**Given instruction**
Copy out only the span from the line with "Looking at the" to the end of the data, both ends kept, word for word.

+++ Recorded information

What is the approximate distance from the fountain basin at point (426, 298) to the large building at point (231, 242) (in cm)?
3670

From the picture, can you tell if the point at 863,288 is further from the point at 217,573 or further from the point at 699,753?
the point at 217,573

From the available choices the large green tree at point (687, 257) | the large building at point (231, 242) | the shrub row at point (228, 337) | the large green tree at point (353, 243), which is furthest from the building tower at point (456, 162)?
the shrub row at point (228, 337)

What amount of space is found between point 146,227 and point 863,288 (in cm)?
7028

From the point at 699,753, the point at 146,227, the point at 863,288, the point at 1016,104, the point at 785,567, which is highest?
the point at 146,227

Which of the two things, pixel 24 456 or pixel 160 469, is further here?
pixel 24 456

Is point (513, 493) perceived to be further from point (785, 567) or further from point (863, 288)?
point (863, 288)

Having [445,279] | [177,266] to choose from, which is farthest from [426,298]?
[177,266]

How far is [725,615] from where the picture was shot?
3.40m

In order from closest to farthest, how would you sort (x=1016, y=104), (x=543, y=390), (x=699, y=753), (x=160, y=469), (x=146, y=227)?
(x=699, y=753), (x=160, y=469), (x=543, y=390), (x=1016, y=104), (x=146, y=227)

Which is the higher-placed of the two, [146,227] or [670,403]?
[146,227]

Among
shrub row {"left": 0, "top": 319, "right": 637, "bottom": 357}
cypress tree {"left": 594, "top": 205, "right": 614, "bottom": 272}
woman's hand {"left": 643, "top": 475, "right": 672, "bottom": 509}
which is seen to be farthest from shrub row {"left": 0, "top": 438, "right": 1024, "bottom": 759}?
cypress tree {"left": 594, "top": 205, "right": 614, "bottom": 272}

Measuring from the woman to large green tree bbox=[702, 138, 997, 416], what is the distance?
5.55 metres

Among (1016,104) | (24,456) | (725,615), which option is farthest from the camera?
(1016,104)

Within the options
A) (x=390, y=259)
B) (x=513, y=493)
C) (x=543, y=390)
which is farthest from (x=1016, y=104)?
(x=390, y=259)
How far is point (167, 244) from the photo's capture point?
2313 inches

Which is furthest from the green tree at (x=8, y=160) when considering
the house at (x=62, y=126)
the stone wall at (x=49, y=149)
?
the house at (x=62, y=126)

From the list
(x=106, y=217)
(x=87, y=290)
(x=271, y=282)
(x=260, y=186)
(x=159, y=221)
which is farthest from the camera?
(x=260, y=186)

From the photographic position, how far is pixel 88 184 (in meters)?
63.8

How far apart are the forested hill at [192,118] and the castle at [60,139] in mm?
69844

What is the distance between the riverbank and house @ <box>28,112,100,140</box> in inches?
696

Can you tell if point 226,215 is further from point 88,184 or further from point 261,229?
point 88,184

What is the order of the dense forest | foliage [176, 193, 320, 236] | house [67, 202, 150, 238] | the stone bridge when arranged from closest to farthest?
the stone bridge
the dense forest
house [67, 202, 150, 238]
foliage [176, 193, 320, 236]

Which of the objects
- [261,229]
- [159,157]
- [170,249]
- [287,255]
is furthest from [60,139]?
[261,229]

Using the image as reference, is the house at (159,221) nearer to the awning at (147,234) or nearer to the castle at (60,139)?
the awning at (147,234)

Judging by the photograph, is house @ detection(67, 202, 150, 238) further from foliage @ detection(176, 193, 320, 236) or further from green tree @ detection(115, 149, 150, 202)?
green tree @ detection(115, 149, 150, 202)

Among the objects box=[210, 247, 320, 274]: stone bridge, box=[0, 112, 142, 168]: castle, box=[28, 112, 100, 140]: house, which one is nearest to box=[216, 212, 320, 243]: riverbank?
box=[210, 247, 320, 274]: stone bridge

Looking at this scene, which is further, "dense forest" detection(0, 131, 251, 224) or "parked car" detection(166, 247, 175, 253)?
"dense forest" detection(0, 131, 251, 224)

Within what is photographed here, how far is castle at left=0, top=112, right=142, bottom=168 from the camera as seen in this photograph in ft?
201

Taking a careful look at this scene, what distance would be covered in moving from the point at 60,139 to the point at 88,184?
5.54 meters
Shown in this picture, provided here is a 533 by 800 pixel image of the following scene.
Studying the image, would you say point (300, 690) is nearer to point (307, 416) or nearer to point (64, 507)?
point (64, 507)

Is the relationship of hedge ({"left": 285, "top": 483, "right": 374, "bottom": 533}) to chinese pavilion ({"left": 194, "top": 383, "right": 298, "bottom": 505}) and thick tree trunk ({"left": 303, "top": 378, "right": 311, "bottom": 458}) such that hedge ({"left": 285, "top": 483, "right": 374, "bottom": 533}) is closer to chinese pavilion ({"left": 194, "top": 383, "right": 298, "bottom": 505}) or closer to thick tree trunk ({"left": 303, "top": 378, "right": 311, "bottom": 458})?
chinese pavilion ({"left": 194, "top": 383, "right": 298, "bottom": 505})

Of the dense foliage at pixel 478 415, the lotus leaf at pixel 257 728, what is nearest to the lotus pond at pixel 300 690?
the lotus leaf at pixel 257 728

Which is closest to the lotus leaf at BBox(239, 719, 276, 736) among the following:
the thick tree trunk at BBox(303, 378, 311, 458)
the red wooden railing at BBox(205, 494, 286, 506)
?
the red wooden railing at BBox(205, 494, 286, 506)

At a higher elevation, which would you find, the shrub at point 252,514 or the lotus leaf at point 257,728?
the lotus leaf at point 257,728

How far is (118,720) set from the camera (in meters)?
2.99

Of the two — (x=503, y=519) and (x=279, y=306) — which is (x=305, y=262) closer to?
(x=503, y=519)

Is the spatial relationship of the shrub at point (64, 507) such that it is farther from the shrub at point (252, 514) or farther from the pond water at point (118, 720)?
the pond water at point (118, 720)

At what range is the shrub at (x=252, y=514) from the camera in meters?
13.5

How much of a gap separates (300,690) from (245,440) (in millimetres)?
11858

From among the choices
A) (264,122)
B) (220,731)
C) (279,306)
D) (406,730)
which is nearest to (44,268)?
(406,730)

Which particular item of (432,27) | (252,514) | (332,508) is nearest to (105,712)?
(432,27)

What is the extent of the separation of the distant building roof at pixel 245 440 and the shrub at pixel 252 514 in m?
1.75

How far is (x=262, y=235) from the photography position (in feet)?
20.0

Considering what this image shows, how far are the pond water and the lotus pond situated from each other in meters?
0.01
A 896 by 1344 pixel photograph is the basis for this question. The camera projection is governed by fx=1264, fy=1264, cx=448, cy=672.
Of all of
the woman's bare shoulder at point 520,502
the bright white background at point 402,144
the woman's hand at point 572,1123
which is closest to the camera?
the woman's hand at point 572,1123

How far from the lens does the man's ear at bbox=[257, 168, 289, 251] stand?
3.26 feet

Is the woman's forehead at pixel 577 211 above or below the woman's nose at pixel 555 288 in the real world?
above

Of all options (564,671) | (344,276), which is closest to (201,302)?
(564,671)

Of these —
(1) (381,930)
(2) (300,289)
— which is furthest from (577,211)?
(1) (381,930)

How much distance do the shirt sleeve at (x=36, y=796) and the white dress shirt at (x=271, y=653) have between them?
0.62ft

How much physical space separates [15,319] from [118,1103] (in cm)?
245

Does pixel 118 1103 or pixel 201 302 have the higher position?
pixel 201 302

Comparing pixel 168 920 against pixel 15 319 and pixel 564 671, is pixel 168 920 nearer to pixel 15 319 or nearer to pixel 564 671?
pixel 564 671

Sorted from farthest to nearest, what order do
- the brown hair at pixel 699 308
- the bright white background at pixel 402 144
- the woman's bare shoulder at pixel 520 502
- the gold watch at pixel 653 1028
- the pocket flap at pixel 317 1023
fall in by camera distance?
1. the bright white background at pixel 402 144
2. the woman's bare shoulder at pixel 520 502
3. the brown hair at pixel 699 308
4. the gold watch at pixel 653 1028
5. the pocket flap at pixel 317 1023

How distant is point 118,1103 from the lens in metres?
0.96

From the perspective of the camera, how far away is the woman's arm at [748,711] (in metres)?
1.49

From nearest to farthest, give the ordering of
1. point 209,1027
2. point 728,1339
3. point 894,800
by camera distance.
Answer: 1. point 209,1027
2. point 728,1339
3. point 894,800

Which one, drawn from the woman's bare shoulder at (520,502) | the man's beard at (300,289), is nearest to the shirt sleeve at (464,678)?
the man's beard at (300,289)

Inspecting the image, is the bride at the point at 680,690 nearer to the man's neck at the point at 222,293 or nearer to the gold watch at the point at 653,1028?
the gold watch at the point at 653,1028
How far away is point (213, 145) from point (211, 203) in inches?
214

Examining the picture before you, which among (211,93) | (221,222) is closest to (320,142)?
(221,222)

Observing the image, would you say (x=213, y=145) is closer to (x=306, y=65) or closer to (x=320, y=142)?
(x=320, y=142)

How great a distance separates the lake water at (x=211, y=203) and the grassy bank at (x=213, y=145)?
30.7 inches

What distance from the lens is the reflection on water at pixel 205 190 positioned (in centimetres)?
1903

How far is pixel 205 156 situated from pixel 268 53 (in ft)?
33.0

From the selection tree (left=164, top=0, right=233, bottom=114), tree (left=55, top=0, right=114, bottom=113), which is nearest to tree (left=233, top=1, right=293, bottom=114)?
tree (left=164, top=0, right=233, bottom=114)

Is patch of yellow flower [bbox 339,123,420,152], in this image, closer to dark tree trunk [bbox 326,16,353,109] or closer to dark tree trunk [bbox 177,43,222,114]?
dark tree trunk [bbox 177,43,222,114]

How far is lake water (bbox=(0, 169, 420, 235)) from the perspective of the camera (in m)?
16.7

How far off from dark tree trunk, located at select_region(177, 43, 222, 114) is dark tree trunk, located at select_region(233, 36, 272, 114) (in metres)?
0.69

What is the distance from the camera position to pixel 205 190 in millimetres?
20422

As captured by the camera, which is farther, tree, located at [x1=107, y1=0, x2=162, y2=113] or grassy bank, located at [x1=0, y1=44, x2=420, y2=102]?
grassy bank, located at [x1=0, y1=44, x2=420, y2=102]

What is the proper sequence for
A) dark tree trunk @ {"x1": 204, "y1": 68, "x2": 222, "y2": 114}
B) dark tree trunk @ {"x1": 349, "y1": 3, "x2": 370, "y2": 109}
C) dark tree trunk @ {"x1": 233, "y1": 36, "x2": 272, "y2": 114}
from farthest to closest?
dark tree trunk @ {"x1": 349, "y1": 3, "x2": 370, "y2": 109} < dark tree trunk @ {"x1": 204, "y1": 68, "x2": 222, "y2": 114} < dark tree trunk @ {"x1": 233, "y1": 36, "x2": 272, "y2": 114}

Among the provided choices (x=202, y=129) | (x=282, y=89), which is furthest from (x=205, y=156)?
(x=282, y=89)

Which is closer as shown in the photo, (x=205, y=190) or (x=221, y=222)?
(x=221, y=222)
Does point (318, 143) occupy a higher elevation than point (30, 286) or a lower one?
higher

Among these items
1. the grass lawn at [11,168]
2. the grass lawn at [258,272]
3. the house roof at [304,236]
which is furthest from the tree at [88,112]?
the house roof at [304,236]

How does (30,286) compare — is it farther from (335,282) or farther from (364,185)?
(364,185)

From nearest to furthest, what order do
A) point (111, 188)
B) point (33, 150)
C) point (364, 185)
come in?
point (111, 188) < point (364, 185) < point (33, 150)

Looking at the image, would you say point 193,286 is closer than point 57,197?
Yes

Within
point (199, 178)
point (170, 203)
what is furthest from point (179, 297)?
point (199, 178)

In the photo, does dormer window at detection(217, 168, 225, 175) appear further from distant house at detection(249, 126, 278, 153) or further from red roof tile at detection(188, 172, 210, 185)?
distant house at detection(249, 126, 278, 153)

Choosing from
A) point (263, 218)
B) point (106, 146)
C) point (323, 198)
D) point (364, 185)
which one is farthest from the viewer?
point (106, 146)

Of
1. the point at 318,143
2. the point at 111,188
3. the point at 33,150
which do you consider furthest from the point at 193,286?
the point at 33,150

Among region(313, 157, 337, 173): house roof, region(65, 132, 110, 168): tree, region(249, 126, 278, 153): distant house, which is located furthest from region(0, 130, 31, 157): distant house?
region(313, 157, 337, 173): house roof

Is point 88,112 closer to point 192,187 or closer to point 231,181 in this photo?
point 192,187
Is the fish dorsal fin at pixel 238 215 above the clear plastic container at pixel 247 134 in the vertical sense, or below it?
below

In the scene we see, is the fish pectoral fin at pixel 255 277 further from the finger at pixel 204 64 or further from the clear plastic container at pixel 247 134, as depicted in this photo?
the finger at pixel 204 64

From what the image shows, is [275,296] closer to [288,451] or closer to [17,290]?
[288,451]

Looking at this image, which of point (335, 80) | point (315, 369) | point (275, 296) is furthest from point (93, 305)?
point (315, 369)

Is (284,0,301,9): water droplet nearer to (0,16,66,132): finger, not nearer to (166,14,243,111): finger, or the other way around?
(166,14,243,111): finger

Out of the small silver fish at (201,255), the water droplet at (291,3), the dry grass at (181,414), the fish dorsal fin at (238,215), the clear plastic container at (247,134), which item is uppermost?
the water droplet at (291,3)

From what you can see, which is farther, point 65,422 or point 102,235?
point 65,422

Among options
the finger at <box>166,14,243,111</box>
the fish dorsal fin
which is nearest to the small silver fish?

++++++

**Worked answer**
Looking at the image, would you say point 193,286 is closer than point 57,197?
Yes

Within
point (199, 178)
point (170, 203)
what is furthest from point (179, 297)?
point (199, 178)

In the photo, does dormer window at detection(217, 168, 225, 175) appear further from distant house at detection(249, 126, 278, 153) or further from red roof tile at detection(188, 172, 210, 185)?
distant house at detection(249, 126, 278, 153)

Choosing from
A) point (263, 218)
B) point (106, 146)
C) point (323, 198)
D) point (364, 185)
which one is farthest from the viewer?
point (106, 146)

Of
1. the point at 318,143
2. the point at 111,188
3. the point at 33,150
which do you consider furthest from the point at 193,286?
the point at 33,150

Among region(313, 157, 337, 173): house roof, region(65, 132, 110, 168): tree, region(249, 126, 278, 153): distant house, which is located furthest from region(0, 130, 31, 157): distant house?
region(313, 157, 337, 173): house roof

Is point 88,112 closer to point 192,187 or closer to point 231,181 in this photo?
point 192,187
Is the fish dorsal fin at pixel 238 215 above the clear plastic container at pixel 247 134 in the vertical sense, or below it?
below

In the scene we see, is the fish pectoral fin at pixel 255 277 further from the finger at pixel 204 64 or further from the clear plastic container at pixel 247 134, as depicted in this photo?
the finger at pixel 204 64

From what the image shows, is [275,296] closer to [288,451] or closer to [17,290]?
[288,451]

Looking at this image, which of point (335, 80) | point (315, 369) | point (275, 296) is furthest from point (93, 305)?
point (315, 369)

Is (284,0,301,9): water droplet nearer to (0,16,66,132): finger, not nearer to (166,14,243,111): finger, or the other way around?
(166,14,243,111): finger

Out of the small silver fish at (201,255), the water droplet at (291,3), the dry grass at (181,414), the fish dorsal fin at (238,215), the clear plastic container at (247,134), which item is uppermost?
the water droplet at (291,3)

From what you can see, which is farther, point 65,422 or point 102,235?
point 65,422

Among options
the finger at <box>166,14,243,111</box>
the fish dorsal fin
which is nearest to the small silver fish?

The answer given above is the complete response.